Para Farinelli, o principal problema do Chile segue sendo o neoliberalismo. Ele destaca que o estallido social tinha demandas claramente antineoliberais, as principais pautadas na distribuição de renda e no sistema previdenciário chileno, que é totalmente administrado por empresas privadas. Segundo ele, esses elementos constituem "a grande razão do endividamento e do empobrecimento das classes trabalhadoras".

"E quando se criou a assembleia constituinte, na primeira constituinte que foi eleita em 2021, a grande maioria das pessoas que foram eleitas eram pessoas ligadas a movimentos que defendiam o fim daquele sistema — aquele não, desse sistema, porque ele continua vigente […]. Aquela constituinte fracassou; fez um ótimo texto, mas que acabou sendo rejeitado no plebiscito de 2022."

Ele avalia que a atual Constituição do Chile, elaborada durante a ditadura de Augusto Pinochet (1974–1990), tem muitos problemas "e impede, por exemplo, o investimento público e a própria administração pública de muitas coisas", pois tem uma cláusula que determina como inconstitucional a atuação do Estado em algumas áreas, como a Previdência.

"E outras iniciativas, várias, também não vão para frente por causa de cláusulas como essa. Então obviamente que, se o Chile conseguisse uma Constituição nova que derrubasse principalmente essas regras que impedem o Estado de investir e de atuar em certos setores, abriria muitas possibilidades para que as coisas começassem a mudar", afirma.

Questionado sobre as expectativas para as eleições presidenciais de 2025 no país, Farinelli destaca que qualquer um que se apresente como sucessor de Boric, já que não há reeleição no Chile, terá de lidar com uma gestão que atualmente é bastante mal avaliada.

"É preciso ter um candidato muito forte para que possa conseguir manter essa coalizão no poder. O nome que muita gente quer que dispute essa eleição é o da Michelle Bachelet, que já foi presidente em dois mandatos, e ela, sim, teria muita força. Ela é uma pessoa muito querida. A gente podia comparar a força política dela com a força política do Lula no Brasil. Se ela voltar, ela tem essa capacidade de juntar setores a favor dela."

Porém ele afirma que tudo indica que não está nos planos de Bachelet disputar as eleições, pois a mídia chilena especula há tempos que ela pretende disputar um cargo nas Nações Unidas.

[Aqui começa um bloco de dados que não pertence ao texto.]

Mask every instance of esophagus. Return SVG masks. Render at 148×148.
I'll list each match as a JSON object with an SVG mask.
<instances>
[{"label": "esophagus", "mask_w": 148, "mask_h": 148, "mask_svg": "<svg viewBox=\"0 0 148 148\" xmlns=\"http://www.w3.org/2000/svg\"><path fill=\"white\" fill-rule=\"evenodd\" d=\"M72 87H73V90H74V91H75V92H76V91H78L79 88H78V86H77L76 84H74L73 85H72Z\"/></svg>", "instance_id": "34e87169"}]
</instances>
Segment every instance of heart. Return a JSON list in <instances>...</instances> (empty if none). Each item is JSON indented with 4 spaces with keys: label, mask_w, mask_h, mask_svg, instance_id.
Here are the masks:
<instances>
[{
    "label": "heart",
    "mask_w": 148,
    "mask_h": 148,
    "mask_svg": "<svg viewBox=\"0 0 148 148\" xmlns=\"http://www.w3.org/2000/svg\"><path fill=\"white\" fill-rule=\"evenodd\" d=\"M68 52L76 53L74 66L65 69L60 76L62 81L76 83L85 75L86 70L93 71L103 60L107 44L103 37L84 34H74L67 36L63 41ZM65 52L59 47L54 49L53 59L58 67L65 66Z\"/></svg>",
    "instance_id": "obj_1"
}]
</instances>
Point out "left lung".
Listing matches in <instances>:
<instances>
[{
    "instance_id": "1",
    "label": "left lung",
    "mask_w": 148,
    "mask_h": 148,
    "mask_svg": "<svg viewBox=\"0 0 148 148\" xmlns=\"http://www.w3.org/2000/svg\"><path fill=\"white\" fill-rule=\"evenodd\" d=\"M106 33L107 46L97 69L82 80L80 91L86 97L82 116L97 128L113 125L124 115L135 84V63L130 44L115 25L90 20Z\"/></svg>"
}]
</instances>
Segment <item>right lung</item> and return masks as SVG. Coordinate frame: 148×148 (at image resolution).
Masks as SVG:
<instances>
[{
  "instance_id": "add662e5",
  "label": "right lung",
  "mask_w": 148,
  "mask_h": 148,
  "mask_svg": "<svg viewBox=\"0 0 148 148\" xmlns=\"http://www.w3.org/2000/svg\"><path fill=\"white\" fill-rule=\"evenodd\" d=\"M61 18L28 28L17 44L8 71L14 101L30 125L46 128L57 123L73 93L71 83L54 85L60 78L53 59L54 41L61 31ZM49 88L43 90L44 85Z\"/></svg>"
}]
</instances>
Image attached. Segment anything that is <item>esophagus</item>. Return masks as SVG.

"A equipe que trabalha para ela busca colocar o nome dela como candidata a secretária-geral, já que a ONU nunca teve uma secretária-geral mulher. E também há tempos que não tem um secretário-geral da América Latina, ou das Américas em geral. Então ela seria uma candidata muito forte para substituir o António Guterres."

Ademais, o movimento estudantil que liderou os protestos em 2019 hoje se encontra rachado.

"Hoje em dia a extrema-direita conseguiu ganhar alguns espaços dentro dessas organizações, então não é tão simples como foi em 2019."

<><> Temas sensíveis assustaram conservadores

Miriam Gomes Saraiva, do Departamento de Relações Internacionais da Universidade do Estado do Rio de Janeiro (UERJ), afirma que a desigualdade é hoje o maior problema do Chile. Segundo ela, o modelo liberal estabelecido na ditadura Pinochet debilitou serviços sociais, colocando saúde, educação e Previdência nas mãos da iniciativa privada.

"Acabou a ditadura, mas o Estado Democrático que veio depois não foi capaz de modificar essa situação […]. E, claro, passou um tempo [da década] de 1980 até agora, você tem as primeiras pessoas que já começam a se aposentar depois da instalação dessa Constituição, e que começam a ter muitas perdas na aposentadoria, que foi uma das áreas de sofrimento. Muita deficiência na área de saúde e muita deficiência na área de educação", explica.

Ela aponta que as condições precárias de aposentadoria são o que levam o Chile a ter um índice de suicídio entre pessoas da terceira idade muito acima da média mundial.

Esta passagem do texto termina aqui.